Yeah, I probably should have left out the suggestion for data item relations because it's not part of RDF anyway. I don't quite see you on the point about predicate or property being more "neutral" than attribute or relation though.

And yeah, we could go back and forth about whether resource is easy to explain or not. It's just my view, but if somehow the conversation around easier RDF resulted in a new RDF where we have a blank slate then it'd be better to go with terms that already have the desired meaning, so thing or entity. Even the section in the PROV doc you link to starts with the sentence "things we want to describe the provenance of are called entities". It's like things is good enough to use in everyday language, but in technical or academic contexts it's not and a new term has to be used, and I don't see why. Obviously just my opinion.
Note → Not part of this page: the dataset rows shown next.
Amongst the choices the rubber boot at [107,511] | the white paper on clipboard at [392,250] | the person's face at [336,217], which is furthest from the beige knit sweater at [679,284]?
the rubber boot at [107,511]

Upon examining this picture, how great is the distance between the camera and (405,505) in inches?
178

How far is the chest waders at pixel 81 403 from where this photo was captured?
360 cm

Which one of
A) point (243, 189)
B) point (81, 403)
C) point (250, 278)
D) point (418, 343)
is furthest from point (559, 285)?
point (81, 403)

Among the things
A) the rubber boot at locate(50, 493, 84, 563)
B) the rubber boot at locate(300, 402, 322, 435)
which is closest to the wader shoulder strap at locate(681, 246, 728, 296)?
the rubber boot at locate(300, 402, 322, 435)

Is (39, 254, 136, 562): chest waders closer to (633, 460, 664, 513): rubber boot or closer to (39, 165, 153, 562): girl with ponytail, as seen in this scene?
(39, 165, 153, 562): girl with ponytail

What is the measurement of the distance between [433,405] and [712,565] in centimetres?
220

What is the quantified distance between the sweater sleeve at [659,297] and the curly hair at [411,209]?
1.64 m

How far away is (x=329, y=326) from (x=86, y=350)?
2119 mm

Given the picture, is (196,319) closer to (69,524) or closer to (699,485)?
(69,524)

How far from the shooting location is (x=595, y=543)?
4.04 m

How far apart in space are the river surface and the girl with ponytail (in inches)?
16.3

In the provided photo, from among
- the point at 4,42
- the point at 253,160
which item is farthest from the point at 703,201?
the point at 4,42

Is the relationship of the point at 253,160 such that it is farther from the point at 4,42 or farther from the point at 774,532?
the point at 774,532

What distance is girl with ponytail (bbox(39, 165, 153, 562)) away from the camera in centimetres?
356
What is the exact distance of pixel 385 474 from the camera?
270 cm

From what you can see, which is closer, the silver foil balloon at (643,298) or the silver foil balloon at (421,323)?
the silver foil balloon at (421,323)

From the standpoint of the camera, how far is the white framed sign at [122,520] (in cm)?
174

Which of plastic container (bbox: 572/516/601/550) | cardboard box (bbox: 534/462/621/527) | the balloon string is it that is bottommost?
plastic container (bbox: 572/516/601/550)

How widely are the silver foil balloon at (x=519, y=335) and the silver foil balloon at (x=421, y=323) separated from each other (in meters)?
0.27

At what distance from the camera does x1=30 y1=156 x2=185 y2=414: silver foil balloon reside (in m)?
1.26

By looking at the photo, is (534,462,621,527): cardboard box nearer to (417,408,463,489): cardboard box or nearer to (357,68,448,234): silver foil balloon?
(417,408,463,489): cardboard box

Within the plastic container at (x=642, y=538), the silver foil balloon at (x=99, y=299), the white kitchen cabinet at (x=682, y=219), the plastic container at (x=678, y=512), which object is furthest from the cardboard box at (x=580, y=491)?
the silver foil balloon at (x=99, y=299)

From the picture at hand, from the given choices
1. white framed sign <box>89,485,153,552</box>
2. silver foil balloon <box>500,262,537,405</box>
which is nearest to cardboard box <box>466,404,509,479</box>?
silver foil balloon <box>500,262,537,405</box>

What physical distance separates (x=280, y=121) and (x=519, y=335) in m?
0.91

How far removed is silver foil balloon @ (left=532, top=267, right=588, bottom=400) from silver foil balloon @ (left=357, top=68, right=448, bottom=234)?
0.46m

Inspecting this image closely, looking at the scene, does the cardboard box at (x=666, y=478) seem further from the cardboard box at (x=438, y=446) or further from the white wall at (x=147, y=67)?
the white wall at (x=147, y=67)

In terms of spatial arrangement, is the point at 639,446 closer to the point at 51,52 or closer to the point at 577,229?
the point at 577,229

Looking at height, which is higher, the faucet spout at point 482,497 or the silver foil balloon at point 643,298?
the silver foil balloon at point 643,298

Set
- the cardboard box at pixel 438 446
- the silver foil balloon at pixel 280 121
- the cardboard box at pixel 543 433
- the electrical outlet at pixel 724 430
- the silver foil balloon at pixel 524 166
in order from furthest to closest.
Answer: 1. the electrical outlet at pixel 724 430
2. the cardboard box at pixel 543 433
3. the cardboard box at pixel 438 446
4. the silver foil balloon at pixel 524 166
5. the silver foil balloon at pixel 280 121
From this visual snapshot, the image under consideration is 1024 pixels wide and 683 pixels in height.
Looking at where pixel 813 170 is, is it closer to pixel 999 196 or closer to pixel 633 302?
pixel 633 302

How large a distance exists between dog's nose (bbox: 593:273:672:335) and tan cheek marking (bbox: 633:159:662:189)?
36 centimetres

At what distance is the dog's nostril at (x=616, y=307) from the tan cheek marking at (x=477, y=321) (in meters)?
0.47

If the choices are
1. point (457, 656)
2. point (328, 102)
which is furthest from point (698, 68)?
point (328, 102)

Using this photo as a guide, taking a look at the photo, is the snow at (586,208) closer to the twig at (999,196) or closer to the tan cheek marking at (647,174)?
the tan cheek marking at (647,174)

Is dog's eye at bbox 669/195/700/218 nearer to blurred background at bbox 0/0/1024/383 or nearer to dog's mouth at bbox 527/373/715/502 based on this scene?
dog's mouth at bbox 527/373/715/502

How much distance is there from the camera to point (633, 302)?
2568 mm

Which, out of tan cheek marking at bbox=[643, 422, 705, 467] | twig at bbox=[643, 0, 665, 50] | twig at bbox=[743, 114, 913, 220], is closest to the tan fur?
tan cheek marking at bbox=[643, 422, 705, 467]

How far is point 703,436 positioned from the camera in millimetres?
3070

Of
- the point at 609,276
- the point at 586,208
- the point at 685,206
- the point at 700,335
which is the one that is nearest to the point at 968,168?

HughGlaser commented 5 years ago

@stain > We had this discussion in W3C PROV group, and our conclusion was that we needed "entities" to describe "things in the world". An entity is a particular view or expression able to 'capture' the concept of the thing so that it can be further described.

This has some interesting stuff that seems to shed light on things for me. You say an "entity" is a "particular view or expression"? But I think URIs actually are the "concept of the thing" as you put it. So entity would be the wrong word - it isn't what we are after; and would not be consistent with PROV, (My guess for PROV is that entity is used deliberately to make it different from (RDF) Resource, as the intention is to be concerned only with things that do have some more concrete "presence" in the world - and thus entity is quite a good term to use. And resource would have been, but has already been taken by RDF [here the discussion went into infinite regression] :-) )

The RDF resources document you cite immediately uses words like anything and concept to try to explain what a resource is, and almost every post I see about this cannot avoid using the word thing. So if we were to make a change, shouldn't we use one of those? <ignore> I think anything is rather growing on me! Even better than thing, and clearly a technical term if you say "foo is an Anything". But no. On the other hand, maybe we could just go the whole hog the other way and use a Greek or maybe an unused Hebrew letter? </ignore>

I'm not necessarily in favour of moving from Resource - I think it is too well embedded - but I see no benefit to move to Entity. Both terms are too concrete to me: <<The cowardly lion's courage>> is no more an Entity than a Resource for me.